===== Trecho selecionado =====

No dia 22 de janeiro de 1939, no poço de Monteiro Lobato em Salvador/Bahia, foi descoberto oficialmente o petróleo no Brasil. No entanto, depois que o escritor apareceu em uma entrevista para jornal inglês chamando Getúlio Vargas de “ditador total”, Monteiro Lobato passou três meses na cadeia. Na última entrevista cedida, ele teria dito a frase que deu nome a um movimento popular pelo monopólio estatal do petróleo: "O PETRÓLEO É NOSSO!”.
Os livros de Monteiro Lobato foram censurados, após o fim da sua vida, pela igreja católica e pela ditadura de primeiro de abril, aquela de 1964. Se era notório que ele não era comunista, ele teve boas relações com militantes revolucionários, afinal participou da fundação e foi diretor do Instituto Cultural Brasil-URSS, teve em vida livros lançados pela editora Brasiliense de Caio Prado júnior, sendo sócio dele logo após. E enviou um discurso gravado de saudação para Luis Carlos Prestes, para um comício realizado pelos comunistas no estádio do Pacaembu, em São Paulo. Confira na íntegra:
“Tenho como dever saudar Luiz Carlos Prestes porque sinceramente vejo nele uma grande esperança para o Brasil. Vejo nele um homem nitidamente marcado pelo destino. Vejo nele o único dos nossos homens que pelos seus atos e pelo amor ao próximo conseguiu elevar-se à altura de símbolo. Símbolo do quê? De uma mudança social, enorme canteiro em que as classes privilegiadas são as flores, e a imensa massa da maioria é apenas o esterco que engorda essas flores. Esterco doloroso e gemebundo.
Nasci na classe privilegiada e nela vivi até hoje, mas o que vi de miséria silenciosa nos campos e cidades me força a repudiar uma ordem social que está contente com isso e arma-se até com armas celestes contra qualquer mudança. A nossa ordem social me é pessoalmente muito agradável, mas eu penso em mim mesmo se acaso houvesse nascido esterco. Essa visão da realidade brasileira sempre me preocupou e sempre me estragou a vida. Nada mais lógico, pois, do que meu grande interesse pelo homem que não conheço, mas acompanho desde os tempos em que um punhado de loucos lutava contra todo o poder do governo.

===== Informações =====

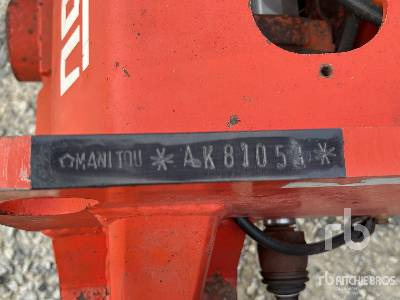 MANITOU - Telescopic handler: picture 5 MANITOU - Telescopic handler: picture 5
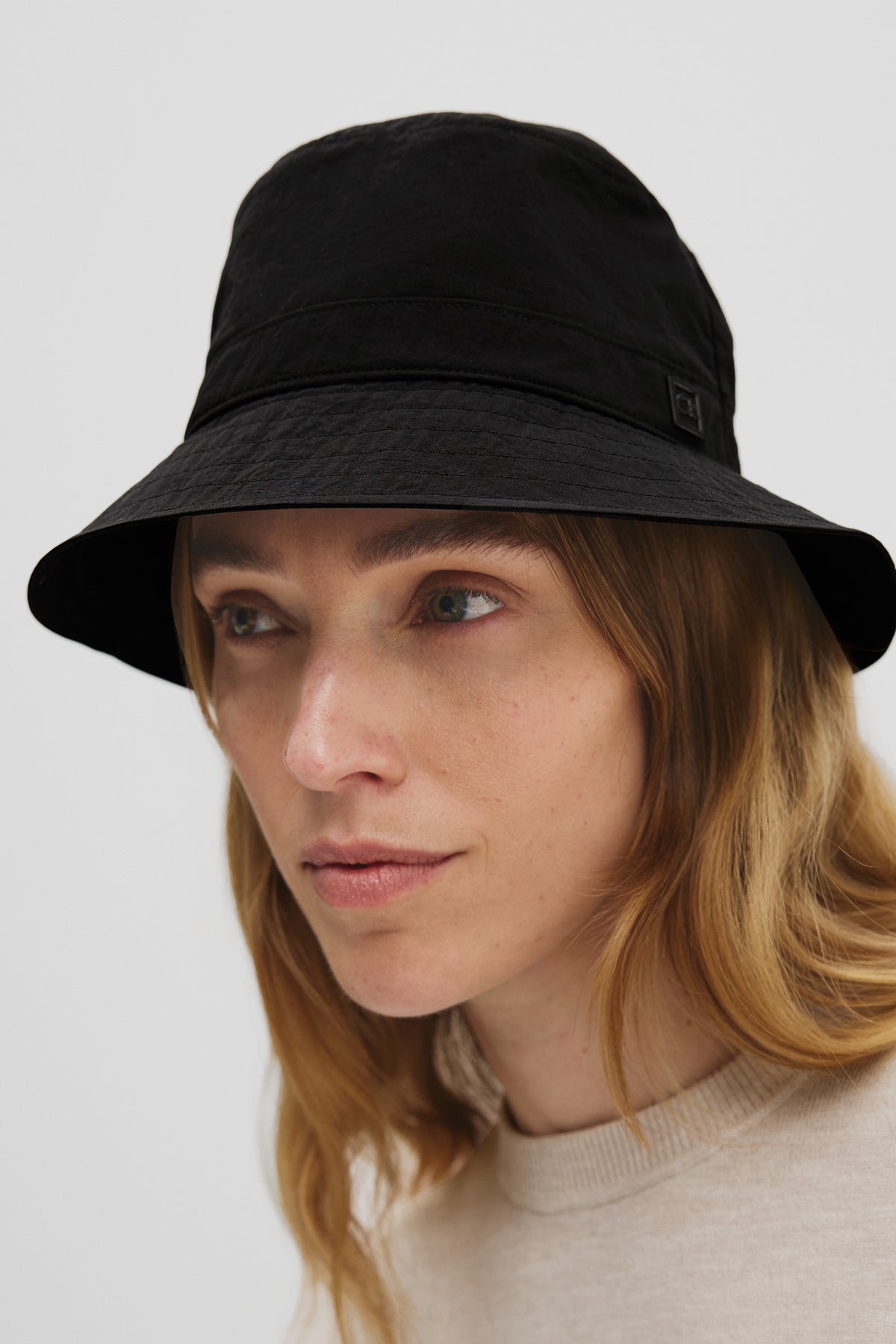 Branded Bucket Hat
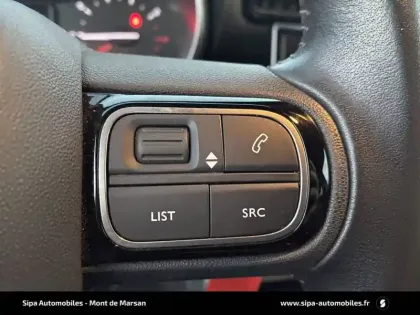 Photo 22 Citroën C3 Aircross  PureTech 110 S&S BVM6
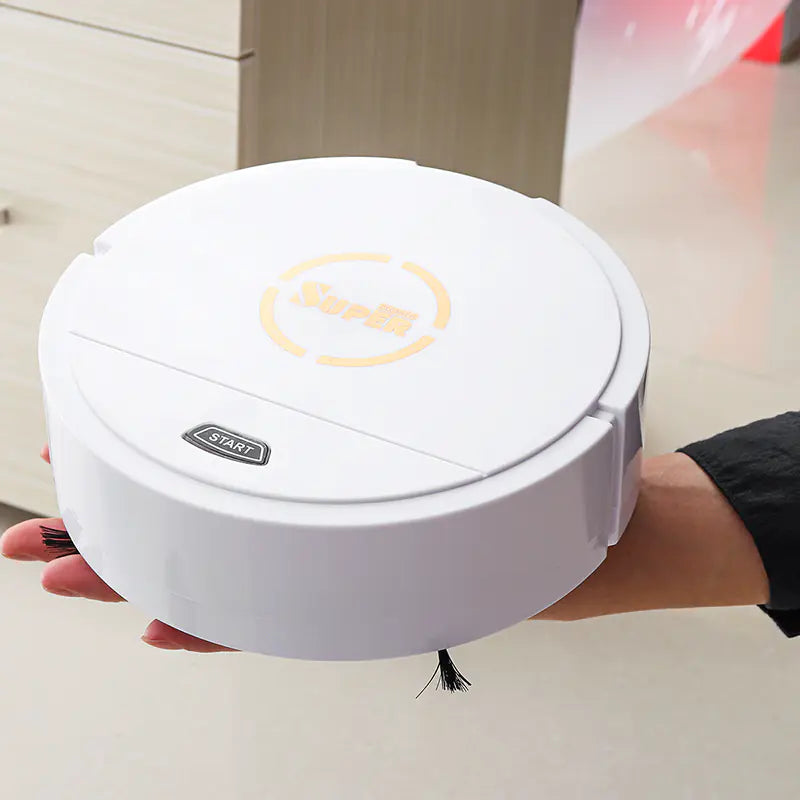 Smart Robotic Vacuum Cleaner for Home Use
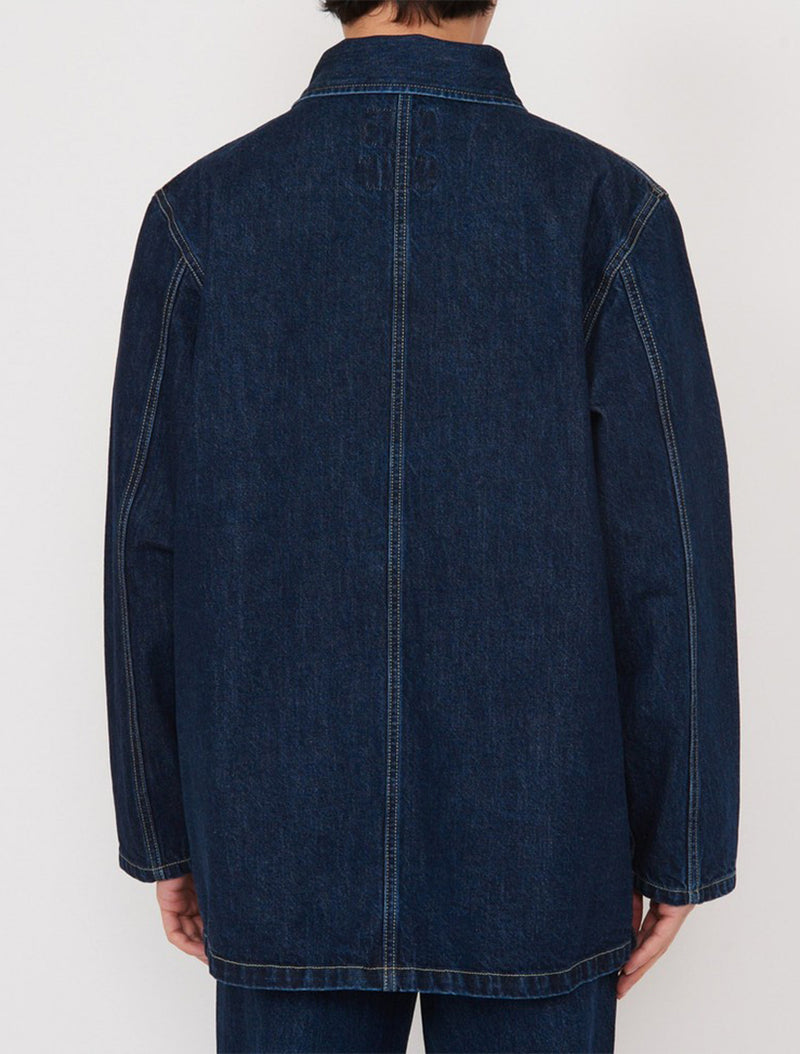 Itochu Kaihara Jeans Jacket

=====

## Exercícios propostos
a. Segundo o texto sobre Monteiro Lobato, quanto tempo o escritor passou na cadeia?
b. Prossiga o texto sobre Monteiro Lobato a partir do ponto em que ele termina.
Os registros vêm de outra fonte.

## Respostas por item
a. Três meses.

b.
E lutava por quê? Com que fim? Pela conquista do poder? Fácil lhe seria isso, como foi fácil para outros companheiros que desandaram. Prestes não lutava por. Lutava contra. Contra quê? Contra a nossa ordem social tão conformada com o sistema do mundo dividido em flores e esterco. E pelo fato de sonhar com a grande mudança foi condenado a trinta anos de prisão, como pelo fato de sonhar um sonho semelhante, Jesus foi condenado a morrer na tortura.
Os acontecimentos do mundo vieram libertar o nosso homem-símbolo e ei-lo hoje na mais alta posição a que um homem pode erguer-se em um país. Ei-lo na posição de força de amanhã. Na posição do homem que fatalmente será elevado ao poder e lá agirá para que o regime de flores e esterco se transforme em algo mais equitativo e humano.
Todos nós, um país inteiro, esperamos em Luiz Carlos Prestes; e esperamos nele tanto quanto desesperamos de outros cujos programas de governo botam acima de tudo a ‘manutenção da ordem’, isto é, a conservação do sistema de flores e esterco. E qualquer coisa no fundo da nossa intuição nos diz que Prestes não nos decepcionará, e que um dia o antigo Cavaleiro da Esperança se transformará no Realizador das Nossas Esperanças.
A luta não é minha. A luta é de todos nós.”
Muito mais poderia
ser dito sobre Monteiro Lobato, quando era estudante, fazendeiro, editor,
escritor de ficção e realidade social, crítico literário e das artes. Monteiro Lobato no Rio de Janeiro e em Nova Iorque, um
admirador de Lima Barreto e amigo de Anísio Teixeira, criador da filósofa Emília. Uma das pessoas que
pressionaram o governo Getúlio Vargas pela soberania nacional na questão do
petróleo e na luta pelo ferro, e por outro lado, também um intelectual inserido no pensamento eugenista
e de darwinismo social de seu tempo, encantado com a Klu Klux Klan, entusiasta da chamada revolução constitucionalista de 1932, para ele uma “guerra
de independência”.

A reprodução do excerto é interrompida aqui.